Die Taliban werden die vier Deutschen, zwei Australier und zwei US-Bürger wegen angeblicher christlicher Missionierung vor Gericht stellen.

dpa ISLAMABAD. "Ich kann nicht sagen, wie die Strafe ausfällt. Das ist die Aufgabe des Gerichts", sagte der Taliban-Außenminister Wakil Ahmad Mutawakil am Dienstag in Kabul. Das berichtete die in Pakistan ansässige afghanische Nachrichtenagentur AIP.

Talibananführer Mullah Mohammad Omar hatte im Juni angeordnet, dass Ausländer, die eine andere Religion als den Islam predigen, mit drei bis zehn Tagen Gefängnis bestraft werden. Den 16 afghanischen Mitarbeitern der deutschen Hilfsorganisation "Shelter Now" droht dagegen die Todesstrafe.
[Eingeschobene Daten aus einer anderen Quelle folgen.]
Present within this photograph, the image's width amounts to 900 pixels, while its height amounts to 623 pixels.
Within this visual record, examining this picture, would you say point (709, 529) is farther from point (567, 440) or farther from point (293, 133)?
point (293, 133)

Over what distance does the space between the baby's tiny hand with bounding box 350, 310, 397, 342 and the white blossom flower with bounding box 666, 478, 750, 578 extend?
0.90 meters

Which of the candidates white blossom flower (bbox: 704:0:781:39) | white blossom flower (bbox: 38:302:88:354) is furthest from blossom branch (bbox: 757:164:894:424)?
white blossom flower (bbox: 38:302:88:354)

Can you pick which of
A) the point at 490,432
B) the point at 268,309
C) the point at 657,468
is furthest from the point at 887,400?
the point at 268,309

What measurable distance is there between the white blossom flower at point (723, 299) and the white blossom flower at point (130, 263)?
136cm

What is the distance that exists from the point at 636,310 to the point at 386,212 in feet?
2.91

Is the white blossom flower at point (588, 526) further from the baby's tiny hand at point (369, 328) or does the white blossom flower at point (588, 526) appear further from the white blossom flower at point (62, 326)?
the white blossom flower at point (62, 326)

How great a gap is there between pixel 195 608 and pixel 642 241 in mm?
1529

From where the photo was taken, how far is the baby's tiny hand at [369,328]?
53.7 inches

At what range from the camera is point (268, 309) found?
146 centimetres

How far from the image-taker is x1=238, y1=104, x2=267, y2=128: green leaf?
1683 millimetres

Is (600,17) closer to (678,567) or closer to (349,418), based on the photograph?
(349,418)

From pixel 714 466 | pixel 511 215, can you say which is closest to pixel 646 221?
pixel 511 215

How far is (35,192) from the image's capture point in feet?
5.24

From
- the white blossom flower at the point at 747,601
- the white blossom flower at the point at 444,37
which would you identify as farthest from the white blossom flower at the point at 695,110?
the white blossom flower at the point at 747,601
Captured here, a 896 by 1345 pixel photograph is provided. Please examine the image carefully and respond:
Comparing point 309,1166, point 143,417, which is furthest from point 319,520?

Diplomaten aus Deutschland, den USA und Australien reisten am Dienstag nach Afghanistan, um die Freilassung der Shelter-Mitarbeiter zu fordern. Sie dürfen die Gefangenen vorerst nicht besuchen. Das sei erst möglich, wenn die Ermittlungen abgeschlossen seien, hatte das Taliban-Regime mitgeteilt.